■ Study questions ■
(A) In the MXToolbox comparison, give the passage again starting at "What MXToolbox is" and ending after "platform, use MXToolbox.", with "Delivery Center" changed to "Monitoring Center".
(B) According to the MXToolbox comparison, how many blacklists does MXToolbox check an IP against?

A friendly MXToolbox alternative for email deliverability checks
"An honest, friendly comparison: when MXToolbox is the right tool, and when TamingDNS gives you faster, plain-English email deliverability checks for free."
If you have worked in IT for more than a week, you have typed something into MXToolbox. It has been the default since 2003, the muscle memory of a whole industry. When mail breaks, an admin opens MXToolbox the way they pour coffee. We are not going to pretend otherwise, and we are not trying to take that away.
TamingDNS is a different kind of tool for a narrower job. If you are looking for an MXToolbox alternative for fast email deliverability checks, here is an honest account of what each one is good at, and where we think we make your day easier.
What MXToolbox is genuinely great at
MXToolbox is the Swiss Army knife. Its SuperTool runs almost any lookup you can name from one box, as long as you know the prefix: mx:, a:, ptr:, smtp:, tcp:, whois:, soa:, and a long list beyond. It checks your IP against over 100 blacklists. It has a documented REST API for piping results into your own scripts and dashboards.
Its paid Delivery Center does the thing a free tool cannot. It watches your domains around the clock, ingests your DMARC aggregate reports, and pages you when something drifts. If you need continuous monitoring, alerting, or automation, that is what it is built for, and it is good at it.
We are not competing with any of that. If you need an API or a monitoring platform, use MXToolbox.
Where a free, focused tool wins
Most of the time, an admin is not running a forensic investigation. They are answering one urgent question: is this client's email authentication broken, and is that why their mail is bouncing? For that question, the full toolbox can be more than you need, and the road to the answer has a few speed bumps.
You land on a command box that assumes you already know which record type you want and how to ask for it. There is a login wall if you want history, an upgrade badge next to your results, and a free blacklist monitor that watches one domain against 30 lists, once a week. None of that is wrong. It is just friction when you are working a ticket and the client is waiting.

■ Dataset excerpt ■
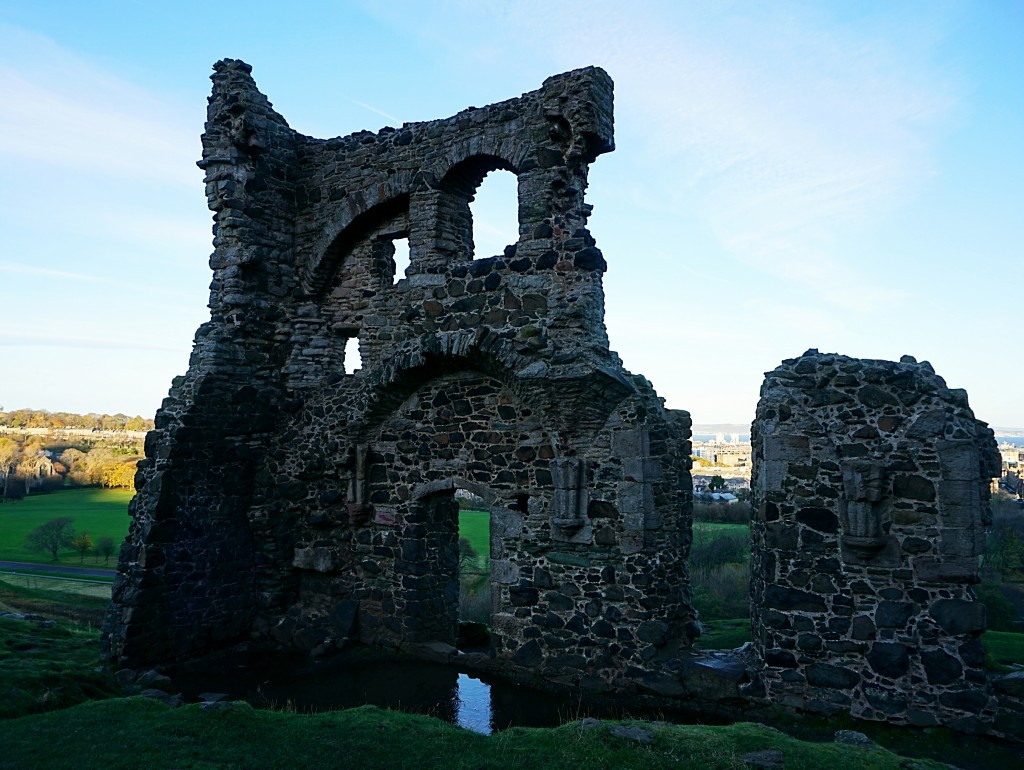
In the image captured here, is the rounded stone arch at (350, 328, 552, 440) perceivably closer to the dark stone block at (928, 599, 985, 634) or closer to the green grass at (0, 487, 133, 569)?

■ Task results ■
(A)
What MXToolbox is genuinely great at
MXToolbox is the Swiss Army knife. Its SuperTool runs almost any lookup you can name from one box, as long as you know the prefix: mx:, a:, ptr:, smtp:, tcp:, whois:, soa:, and a long list beyond. It checks your IP against over 100 blacklists. It has a documented REST API for piping results into your own scripts and dashboards.
Its paid Monitoring Center does the thing a free tool cannot. It watches your domains around the clock, ingests your DMARC aggregate reports, and pages you when something drifts. If you need continuous monitoring, alerting, or automation, that is what it is built for, and it is good at it.
We are not competing with any of that. If you need an API or a monitoring platform, use MXToolbox.

(B) Over 100 blacklists.